When we got there and discovered our three-year-old and even our nine-month-old were permitted to ride each and every ride without restriction, or when the safety harness on an airplane ride vaulting said three-year-old ten feet in the air is a rope you tie around your child, or when the whole family is allowed to board the chairlift which dangles precariously 40-feet in the air with a mere pencil-sized restraining bar - well, I realized just why exactly, as a young child, I considered Tweetsie to be THE most exciting, thrilling, breathtaking, heartstopping, exhilarating amusement park in western North Carolina. 

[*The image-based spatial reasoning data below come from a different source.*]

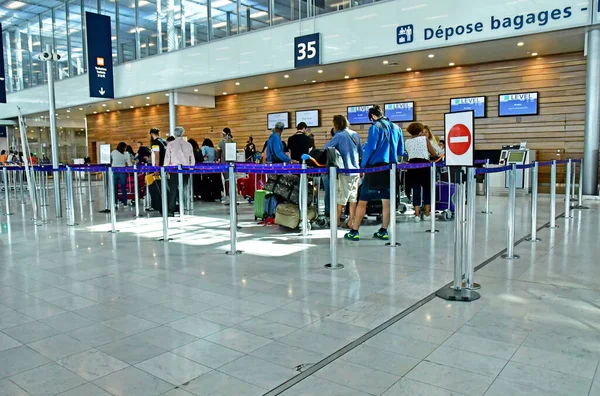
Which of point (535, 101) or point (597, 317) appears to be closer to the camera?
point (597, 317)

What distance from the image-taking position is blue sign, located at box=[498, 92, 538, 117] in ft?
39.3

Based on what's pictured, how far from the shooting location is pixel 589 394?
6.98 ft

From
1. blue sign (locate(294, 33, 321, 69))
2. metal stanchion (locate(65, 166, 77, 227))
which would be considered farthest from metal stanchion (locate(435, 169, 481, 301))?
blue sign (locate(294, 33, 321, 69))

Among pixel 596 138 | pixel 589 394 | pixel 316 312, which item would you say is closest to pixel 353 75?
pixel 596 138

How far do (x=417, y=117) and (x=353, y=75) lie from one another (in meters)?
2.45

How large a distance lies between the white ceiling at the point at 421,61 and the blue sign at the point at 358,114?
1009 mm

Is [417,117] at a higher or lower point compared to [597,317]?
higher

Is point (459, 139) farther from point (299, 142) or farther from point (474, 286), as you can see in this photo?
point (299, 142)

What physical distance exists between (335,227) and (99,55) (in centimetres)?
1549

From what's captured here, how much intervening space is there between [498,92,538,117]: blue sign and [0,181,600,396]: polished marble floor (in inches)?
282

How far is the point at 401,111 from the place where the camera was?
554 inches

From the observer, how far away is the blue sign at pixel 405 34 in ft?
37.9

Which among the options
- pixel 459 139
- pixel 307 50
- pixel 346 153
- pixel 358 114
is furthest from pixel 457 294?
pixel 358 114

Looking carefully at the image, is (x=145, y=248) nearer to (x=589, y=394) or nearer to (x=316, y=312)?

Lack of safety regulations!

It still is breathtaking and heartstopping, for parents, just now for entirely different reasons.

Following our week in Blowing Rock, we drove down to Lake Lure, NC (of Dirty Dancing fame) for my cousin Kerby's wedding to his beautiful new bride, Amber.  All the extended family was there:  aunts, uncles, cousins, cousins' cousins.  It was fabulous.  We roasted s'mores by a bonfire on the Lake Lure beach after the rehearsal dinner, and Kerby and Amber got married on a rock bluff overlooking an apple orchard.  Stunning.  And believe it or not, my two children were the last two kids to leave the dancefloor at the reception.

Nobody puts Baby in a corner.

So that about sums up our trip to the North Carolina mountains.  We had a wonderful trip and made wonderful memories with our exceptionally wonderful extended family.

And a note to my cousin Corinna:  See?  A whole blog post and I didn't mention scat once.  Not once.